As slavery expanded from this small territory into all parts of the State, the attitude of the people of the Commonwealth with respect to the nation and slavery at various times may be shown. After Tennessee had been ceded to the United States in 1790 by North Carolina, she had a most unusual method of throwing off her territorial government for nearly three months in 1796, and existed in absolute independence for that period before being admitted into statehood by the Federal Government.[3] Nevertheless in the period of the Civil War this State was the last to secede and the first to comply with the terms of readmission. With respect to slavery the early attitude of Tennessee toward the national government was peculiar. The cession act of North Carolina provided: "That no regulation made or to be made by Congress shall tend to emancipate slaves."[4] Probably because of this fact Lincoln did not mention Tennessee in the Emancipation Proclamation.

Yet Tennessee did have a strong anti-slavery sentiment, beginning with the outspoken protest of some of the King's Mountain heroes, also expressing itself in the work of many petitioners to the State legislature in the period 1800-1820. Then in 1834, in the State constitutional convention of that year, the anti-slavery feeling developed to proportions little appreciable at the present day, since we know the general opposition to such feeling and sentiment. Any antagonism to a so strongly fixed social convention then meant unusual courage in the midst of a majority of persons of adverse opinion.
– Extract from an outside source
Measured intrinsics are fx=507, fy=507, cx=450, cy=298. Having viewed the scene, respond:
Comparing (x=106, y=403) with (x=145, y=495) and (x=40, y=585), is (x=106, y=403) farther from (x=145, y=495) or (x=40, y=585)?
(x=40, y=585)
The burning question of human rights for the black inhabitants of the State still became more ardent as the years passed, and the signs of its greater intensity were clearly seen in the Anti-Slavery Convention which met in London in 1843. The chronicle of proceedings contains a speech of Joshua Leavitt of Boston, who made the interesting statement that "The people of East Tennessee, a race of hardy mountaineers, find their interests so little regarded by the dominant slave-holders of other parts of the state that they are taking measures to become a separate state. They are holding anti-slavery meetings, and meetings of political associations with great freedom, discussing their questions, rousing up the people and showing how slavery curses them, in order to bring them to the point of action."[5] At this time it was well known that both Tennessee and Kentucky were "exporting slaves largely."[6]
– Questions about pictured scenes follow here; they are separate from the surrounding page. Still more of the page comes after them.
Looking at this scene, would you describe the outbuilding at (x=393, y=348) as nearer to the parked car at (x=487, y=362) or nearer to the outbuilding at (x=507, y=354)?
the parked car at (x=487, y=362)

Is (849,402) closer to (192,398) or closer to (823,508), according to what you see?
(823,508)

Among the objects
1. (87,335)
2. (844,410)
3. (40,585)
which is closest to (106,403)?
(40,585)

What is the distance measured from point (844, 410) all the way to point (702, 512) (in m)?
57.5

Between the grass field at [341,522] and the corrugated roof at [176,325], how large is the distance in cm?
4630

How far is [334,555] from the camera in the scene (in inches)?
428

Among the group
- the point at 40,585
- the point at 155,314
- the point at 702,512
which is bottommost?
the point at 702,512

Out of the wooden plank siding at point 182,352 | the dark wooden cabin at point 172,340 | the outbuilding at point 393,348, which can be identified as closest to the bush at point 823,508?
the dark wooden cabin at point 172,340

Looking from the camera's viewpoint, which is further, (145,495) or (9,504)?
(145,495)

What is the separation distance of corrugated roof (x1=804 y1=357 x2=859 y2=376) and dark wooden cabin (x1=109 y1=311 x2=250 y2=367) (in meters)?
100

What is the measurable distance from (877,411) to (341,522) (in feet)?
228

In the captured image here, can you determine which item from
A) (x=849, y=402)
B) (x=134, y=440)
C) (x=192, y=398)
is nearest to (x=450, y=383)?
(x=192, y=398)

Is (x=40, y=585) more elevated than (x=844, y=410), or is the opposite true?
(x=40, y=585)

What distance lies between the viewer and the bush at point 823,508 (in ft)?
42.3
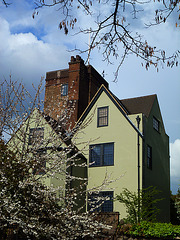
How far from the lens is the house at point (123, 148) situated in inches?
818

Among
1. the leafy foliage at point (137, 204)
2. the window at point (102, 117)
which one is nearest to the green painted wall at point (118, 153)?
the window at point (102, 117)

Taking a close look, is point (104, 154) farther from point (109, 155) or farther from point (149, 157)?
point (149, 157)

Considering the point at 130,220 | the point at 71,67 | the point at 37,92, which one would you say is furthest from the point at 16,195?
the point at 71,67

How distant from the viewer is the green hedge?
13.8 metres

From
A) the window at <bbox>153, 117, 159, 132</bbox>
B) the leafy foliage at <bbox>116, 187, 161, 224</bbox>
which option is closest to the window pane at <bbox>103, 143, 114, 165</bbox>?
the leafy foliage at <bbox>116, 187, 161, 224</bbox>

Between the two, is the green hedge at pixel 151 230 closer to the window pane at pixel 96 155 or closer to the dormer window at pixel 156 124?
the window pane at pixel 96 155

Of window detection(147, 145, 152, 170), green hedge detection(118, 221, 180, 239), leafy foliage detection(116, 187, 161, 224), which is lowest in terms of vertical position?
green hedge detection(118, 221, 180, 239)

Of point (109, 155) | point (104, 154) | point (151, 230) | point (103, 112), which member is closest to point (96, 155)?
point (104, 154)

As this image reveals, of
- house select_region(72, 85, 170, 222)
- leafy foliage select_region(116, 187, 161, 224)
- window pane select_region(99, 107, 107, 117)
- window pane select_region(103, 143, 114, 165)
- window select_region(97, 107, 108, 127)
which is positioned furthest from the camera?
window pane select_region(99, 107, 107, 117)

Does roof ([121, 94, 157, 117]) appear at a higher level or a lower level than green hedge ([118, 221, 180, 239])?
higher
In 1820, Elihu Embree,[7] at Jonesboro, Tennessee, the county seat of Washington County, in the far eastern section, began to publish The Emancipator, an abolition journal. Later, there came from this same county a man who easily became the leader of anti-slavery sentiment in the Constitutional Convention of 1834 at Nashville, Matthew Stephenson. It may have been that as a young man Stephenson was fired with the zeal of Embree. The period of Embree's activity was also one of large interest in the North and South in behalf of emancipation. In this same year the Missouri Compromise was passed in the national legislature. The concessions made both by pro-slavery and anti-slavery adherents at this time show the relative strength of the two forces and the remarkable fact is that there could be such near-equality of fighting strength on both sides.[8] Tennessee seems to have had an epitome of this national situation within her borders. Not only the zealous work of Embree indicates this, but the general feeling of the people of eastern Tennessee toward slavery. It is interesting here to point out that The Emancipator was the first abolition journal in the United States.[9]
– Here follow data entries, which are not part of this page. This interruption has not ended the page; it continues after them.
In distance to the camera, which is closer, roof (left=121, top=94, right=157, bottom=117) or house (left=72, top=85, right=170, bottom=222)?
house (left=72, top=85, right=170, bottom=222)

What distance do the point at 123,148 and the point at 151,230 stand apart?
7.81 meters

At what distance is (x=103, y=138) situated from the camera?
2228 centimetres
The outcome of this anti-slavery feeling in Tennessee was that when the State Constitutional Convention met at Nashville in 1834 to consider important changes in the Constitution of 1796, there was such an outburst of sentiment against slavery that it was only with considerable resistance of the pro-slavery convention delegates that the State did not abolish it by providing for the gradual emancipation of slaves over a period of twenty years, when all should have been emancipated.[10] So significant is the public opinion of that time in Tennessee history, and so well calculated to give large insight into the Negro's condition then in the State, that it will hardly be amiss in this paper to enter into a somewhat detailed discussion of the work of the convention, and the sentiments there displayed.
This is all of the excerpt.